Sometimes people hold back on taking a very sick, old dog to a veterinarian because they don’t want to euthanase the dog. Euthanasing a dog is the owner’s decision. The veterinarian is there to give you the best possible information about the dog’s suffering, whether it can be relieved, and the prognosis for the dog’s condition. Your dog deserves this care, and you need the information in order to make a good decision. The veterinarian is not going to force you into anything.

Waiting too long to euthanase a dog is not merciful to a suffering dog. We have a responsibility to relieve the suffering. We can’t ask the dog what to do, but it helps to think in terms of what the dog would want if he or she could know what you know. Also think about the fact that dogs have no last words to say or affairs to put in order.

Sometimes you’ll hear that “you’ll know when it’s time,” but this is certainly not always the case. When facing a difficult decision about euthanasia, try to make the best decision for the dog first, before considering costs. That is a decision you will feel better about for the rest of your life. Also try thinking as if this were someone else with their dog. What would you think they should do? Sometimes a little emotional distance helps sort out such decisions.

People often want to avoid this difficult decision by having the dog die quietly at home. Ask yourself, though, whether this would mean forcing your dog to suffer needlessly. Too often, this is the case.

Do You Want to Be There?

One reason people avoid being present at the euthanasia of a dog is embarrassment that they will cry. The staff very well may cry, too, so don’t worry about that. Certainly no one will think less of you for crying. It’s a sign that you care for your dog, and no veterinary professional would think less of an owner for that.

Should your children be there? Should your spouse? And, should you? One factor is whether the person has come to terms with the event and accepts the necessity of it. Someone getting hysterical and telling the veterinarian to stop is bad for everyone, including the dog. This is the kind of thing a child might do.
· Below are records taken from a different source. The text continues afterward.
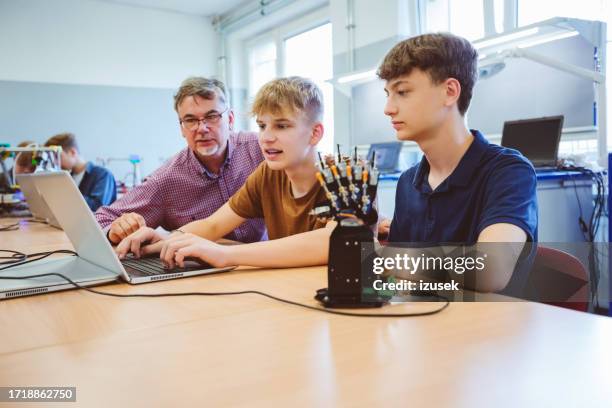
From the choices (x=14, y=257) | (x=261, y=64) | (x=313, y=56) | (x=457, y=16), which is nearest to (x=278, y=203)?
(x=14, y=257)

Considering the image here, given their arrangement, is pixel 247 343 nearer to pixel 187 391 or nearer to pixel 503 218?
pixel 187 391

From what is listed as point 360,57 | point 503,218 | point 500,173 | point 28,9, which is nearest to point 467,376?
point 503,218

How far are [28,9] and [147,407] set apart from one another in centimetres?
538

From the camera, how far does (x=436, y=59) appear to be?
1156 mm

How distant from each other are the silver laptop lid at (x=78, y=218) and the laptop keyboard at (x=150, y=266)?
68 mm

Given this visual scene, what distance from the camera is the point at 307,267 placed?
1.08 meters

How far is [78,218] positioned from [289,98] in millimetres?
549

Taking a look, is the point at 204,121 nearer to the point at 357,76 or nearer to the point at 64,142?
the point at 357,76

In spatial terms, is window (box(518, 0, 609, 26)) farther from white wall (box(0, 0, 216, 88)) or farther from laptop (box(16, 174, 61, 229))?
white wall (box(0, 0, 216, 88))

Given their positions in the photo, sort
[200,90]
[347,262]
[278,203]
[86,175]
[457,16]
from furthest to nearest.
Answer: [457,16], [86,175], [200,90], [278,203], [347,262]

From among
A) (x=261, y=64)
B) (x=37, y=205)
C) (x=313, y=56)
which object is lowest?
(x=37, y=205)

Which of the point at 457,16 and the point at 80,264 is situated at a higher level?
the point at 457,16

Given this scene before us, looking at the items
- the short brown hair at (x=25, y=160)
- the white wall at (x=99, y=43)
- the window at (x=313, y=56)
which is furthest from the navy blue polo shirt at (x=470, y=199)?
the white wall at (x=99, y=43)

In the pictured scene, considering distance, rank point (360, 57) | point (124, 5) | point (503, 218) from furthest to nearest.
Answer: point (124, 5), point (360, 57), point (503, 218)
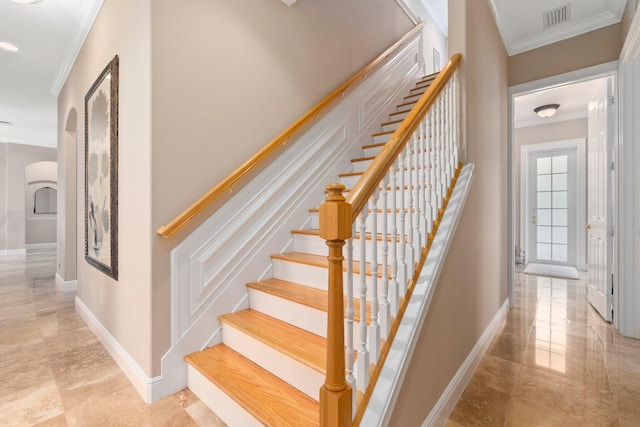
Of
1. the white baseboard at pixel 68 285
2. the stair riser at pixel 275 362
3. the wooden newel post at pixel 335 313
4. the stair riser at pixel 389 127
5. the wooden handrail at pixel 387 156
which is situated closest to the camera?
the wooden newel post at pixel 335 313

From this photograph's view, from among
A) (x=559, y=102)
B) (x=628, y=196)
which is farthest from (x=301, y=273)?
(x=559, y=102)

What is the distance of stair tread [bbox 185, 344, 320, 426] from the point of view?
131 cm

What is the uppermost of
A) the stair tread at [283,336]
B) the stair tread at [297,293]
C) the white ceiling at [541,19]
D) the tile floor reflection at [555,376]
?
the white ceiling at [541,19]

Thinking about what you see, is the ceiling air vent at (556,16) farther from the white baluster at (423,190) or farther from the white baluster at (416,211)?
the white baluster at (416,211)

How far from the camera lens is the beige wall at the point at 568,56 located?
290 centimetres

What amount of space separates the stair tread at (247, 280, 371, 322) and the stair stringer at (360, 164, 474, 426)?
216mm

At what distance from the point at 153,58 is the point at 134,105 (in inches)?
13.6

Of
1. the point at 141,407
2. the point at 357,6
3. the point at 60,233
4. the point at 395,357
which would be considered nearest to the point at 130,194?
the point at 141,407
Spare everyone that by not having anyone—and that includes you—be present at the euthanasia who cannot remain calm.

If for any reason you do not want to be at the euthanasia or cannot be there, you can rest comfortably that your veterinarian and staff will treat your dog with kindness and respect. Some owners feel this is a last supportive act they can perform for a dog with whom they shared a close bond, especially if it was a working relationship. Others simply are not up to it emotionally. There is no blame to place either way.

Sometimes the euthanasia may not seem completely smooth to the owner, who doesn’t know the effects of various drugs and the way a body responds even when not conscious of pain. Be assured that veterinarians do everything possible to end the dog’s life painlessly. Keep in mind, too, that sometimes in grief, people look for someone to “blame.” If witnessing the euthanasia would foster this emotion in you, that would certainly be a reason not to be there.

The Fullness of Life

It is a blessing when a dog lives a full and happy life. It is a blessing when you have good years with a dog. If you only have a dog for a short time, that dog’s life can be a good one and that time very worthwhile, too, especially if you know you have spent it well. People report great emotional fulfillment from adopting senior dogs and making their last days happy ones.

We are all dying. Dogs can help us learn to live our lives more fully and redeem every moment we are given by making good use of it.

Create all the happy memories with your dog that you can. Treat your dog lovingly. You will remember forever that you did these things for your dog, and it will comfort you.

Let the tears come. They are the work of grieving. If you feel extremely distressed by the loss or are not improving after a couple of months, be sure to seek skilled help. Each loss brings back to us the prior ones, and it’s possible you have an unresolved loss in your past that needs care now.

Going through grief in a healthy way allows you to heal and to fully love again. You can have even better future relationships by realizing that every moment with a loved one is a gift to use in the best possible way.